If our phone is so smart to remember all our passwords why it doesn’t “whisper” them to us when we need to type them out? The Text- to-Speech engines (TTS) are designed to emulate the normal conversation speech, when faced with texts composed of characters that do not resemble meaningful words we are likely to have unexpected results.

Raison d’être

Spell decomposes the input text into individual characters and provides a simplified view mode to browse them one by one as a magnifier, in addition each character is associated with a descriptive text intelligible by the TTS engine to allow the correct pronunciation, particularly the Latin letters from A to Z in upper case are associated with the values of the English Telephone Alphabet, based on the US Financial standard (Adam, Bob , etc.), facilitating activities such as :

  • Writing passwords on pc on which we don’t have direct access to our DB passwords
  • Writing serial numbers when we can’t paste a copied item
  • Telephonic transmission of complex data

Other features:

  • Support of the first 255 “printable” characters in the UTF-8 table commonly used by password generators, including the Latin alphabet, Greek alphabet, Cyrillic alphabet and their special characters
  • one-tap paste to operate spelling on last copied text
  • Support “sharing” text towards the App for instant spelling
  • Optical Character Recognition (OCR) from camera or album
  • Voice recognition to obtain the spelling
  • mask characters during typing and spelling
  • Translated in 6 languages: Italian , English, French , Spanish, German, Russian*
  • Support for Samsung MultiWindow

*Each Language uses its own telephonic alphabet for uppercase latin letters, some translations are machine aided.

 

Pet-project PhoneGap

First of all this app is a pet project I’m using to study the PhoneGap framework, to explore its pros and cons starting from the most fragmented platform regarding both hardware and software, which is Android.
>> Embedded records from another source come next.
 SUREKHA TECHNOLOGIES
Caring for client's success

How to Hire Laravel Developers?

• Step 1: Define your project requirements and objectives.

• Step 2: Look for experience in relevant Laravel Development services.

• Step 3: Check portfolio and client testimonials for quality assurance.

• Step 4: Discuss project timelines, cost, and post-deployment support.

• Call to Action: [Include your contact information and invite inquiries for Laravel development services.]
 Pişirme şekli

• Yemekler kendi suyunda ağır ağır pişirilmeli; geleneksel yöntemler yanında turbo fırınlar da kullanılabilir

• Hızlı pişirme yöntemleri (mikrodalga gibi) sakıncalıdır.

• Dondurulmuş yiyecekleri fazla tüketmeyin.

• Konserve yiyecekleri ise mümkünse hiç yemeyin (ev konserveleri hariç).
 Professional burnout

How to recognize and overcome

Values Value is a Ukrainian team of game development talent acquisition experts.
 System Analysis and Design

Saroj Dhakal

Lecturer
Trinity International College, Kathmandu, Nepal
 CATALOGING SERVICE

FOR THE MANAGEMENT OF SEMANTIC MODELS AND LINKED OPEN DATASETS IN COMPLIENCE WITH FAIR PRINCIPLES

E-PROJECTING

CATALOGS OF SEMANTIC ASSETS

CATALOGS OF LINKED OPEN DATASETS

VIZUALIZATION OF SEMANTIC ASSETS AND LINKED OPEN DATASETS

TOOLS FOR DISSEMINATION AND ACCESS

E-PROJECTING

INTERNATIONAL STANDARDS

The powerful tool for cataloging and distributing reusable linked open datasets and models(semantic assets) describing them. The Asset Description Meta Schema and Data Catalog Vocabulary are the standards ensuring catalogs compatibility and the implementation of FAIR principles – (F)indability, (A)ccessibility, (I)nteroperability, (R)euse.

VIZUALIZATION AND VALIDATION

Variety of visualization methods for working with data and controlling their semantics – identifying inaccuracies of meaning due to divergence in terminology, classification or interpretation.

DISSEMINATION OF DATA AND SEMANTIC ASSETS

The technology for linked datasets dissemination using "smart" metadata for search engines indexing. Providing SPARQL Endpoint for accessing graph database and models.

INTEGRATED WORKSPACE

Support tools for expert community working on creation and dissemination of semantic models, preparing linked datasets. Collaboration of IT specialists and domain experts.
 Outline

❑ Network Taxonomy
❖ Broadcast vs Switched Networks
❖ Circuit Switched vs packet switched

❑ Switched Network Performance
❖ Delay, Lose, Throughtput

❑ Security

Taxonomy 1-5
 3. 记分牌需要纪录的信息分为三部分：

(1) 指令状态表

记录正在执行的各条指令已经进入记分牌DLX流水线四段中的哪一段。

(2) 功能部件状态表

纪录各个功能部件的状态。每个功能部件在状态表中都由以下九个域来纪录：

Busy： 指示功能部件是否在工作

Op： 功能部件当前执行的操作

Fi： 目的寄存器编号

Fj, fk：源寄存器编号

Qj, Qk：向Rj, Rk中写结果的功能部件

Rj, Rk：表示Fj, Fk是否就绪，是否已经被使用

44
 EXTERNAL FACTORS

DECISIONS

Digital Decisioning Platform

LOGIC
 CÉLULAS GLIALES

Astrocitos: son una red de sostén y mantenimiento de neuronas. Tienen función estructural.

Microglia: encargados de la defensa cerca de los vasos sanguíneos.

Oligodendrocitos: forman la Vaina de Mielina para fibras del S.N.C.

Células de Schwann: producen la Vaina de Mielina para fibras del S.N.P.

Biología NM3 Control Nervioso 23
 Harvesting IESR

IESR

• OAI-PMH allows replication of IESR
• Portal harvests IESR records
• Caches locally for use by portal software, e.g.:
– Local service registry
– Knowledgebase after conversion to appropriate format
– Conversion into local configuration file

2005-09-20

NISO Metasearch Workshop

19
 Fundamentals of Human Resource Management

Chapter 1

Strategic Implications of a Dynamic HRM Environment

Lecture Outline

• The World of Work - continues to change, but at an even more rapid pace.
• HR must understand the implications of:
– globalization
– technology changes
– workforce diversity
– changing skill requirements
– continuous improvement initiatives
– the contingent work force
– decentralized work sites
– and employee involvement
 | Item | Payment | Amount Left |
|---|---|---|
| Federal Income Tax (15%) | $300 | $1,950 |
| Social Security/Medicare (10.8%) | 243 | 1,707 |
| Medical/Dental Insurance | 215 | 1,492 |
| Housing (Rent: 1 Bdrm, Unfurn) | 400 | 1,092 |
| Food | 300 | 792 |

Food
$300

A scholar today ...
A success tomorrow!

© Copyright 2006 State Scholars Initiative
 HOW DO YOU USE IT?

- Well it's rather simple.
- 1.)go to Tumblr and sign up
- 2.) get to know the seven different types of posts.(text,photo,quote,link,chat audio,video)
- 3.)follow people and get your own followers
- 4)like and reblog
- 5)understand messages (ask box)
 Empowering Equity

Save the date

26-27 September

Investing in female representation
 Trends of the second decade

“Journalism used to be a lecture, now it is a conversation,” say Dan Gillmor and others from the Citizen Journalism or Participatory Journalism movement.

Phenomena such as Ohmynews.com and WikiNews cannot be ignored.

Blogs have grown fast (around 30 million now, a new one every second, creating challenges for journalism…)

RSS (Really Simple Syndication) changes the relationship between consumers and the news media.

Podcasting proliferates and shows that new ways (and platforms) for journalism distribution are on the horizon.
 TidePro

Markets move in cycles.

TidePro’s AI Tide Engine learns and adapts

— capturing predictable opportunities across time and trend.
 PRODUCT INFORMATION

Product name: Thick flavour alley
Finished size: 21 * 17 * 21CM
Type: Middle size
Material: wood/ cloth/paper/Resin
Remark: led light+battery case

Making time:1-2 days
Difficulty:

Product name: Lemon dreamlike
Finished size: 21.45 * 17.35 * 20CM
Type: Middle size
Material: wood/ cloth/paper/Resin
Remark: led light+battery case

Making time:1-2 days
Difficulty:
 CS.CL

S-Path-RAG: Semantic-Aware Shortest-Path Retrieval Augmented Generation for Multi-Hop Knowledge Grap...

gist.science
What most PhoneGap evangelists use as a mean to attract developers towards this platform is the “just HTML” argument, implying that because you’re developing for a browser with technologies that have been around for a lot of time that you can reuse is faster and simpler.

Reality tells a different story because you will not be developing just for a browser, but for all the different variations that come for every Android version, plus every device manufacturer, until KitKat version, had the bad habit to somehow customize the stockbrowser leading to an incredible jeopardized variety of bugs that no quality assurance team will be ever able to completely manage, also because some of them may depend on device’s hardware capabilities like GPU power and such.

So whatever you will develop, no matter how simple of an app may seem, deal with this in your mind: there will be bugs you can’t see nor foresee. To have a clue of what I’m talking about you can read the following list of issues I’ve collected and mostly resolved with a lot of sweat while developing Spell, most of which are rendering issues.

Android webview bugs, from 2.2 to 4.3 stock and 4.4 chromeview 30

Achieving a near-native UI and UX, at least on Android, is far from simple, yet possible. Depending on the project type and scope, given the right amount of thinking and planning, I think it’s truly possible to benefit from this approach as it does allow to create a reusable business logic to freely move between different mobile platforms.

Windows Mobile is moving his steps in this field with the WinJS library which allows a PhoneGap application on Windows Phone to render it’s HTML based interface like a native one by removing the browser abstraction layer, just like FireFox OS does.

Right now it may look like a costly approach, but it will definitely pay back in the near future as a wise investment.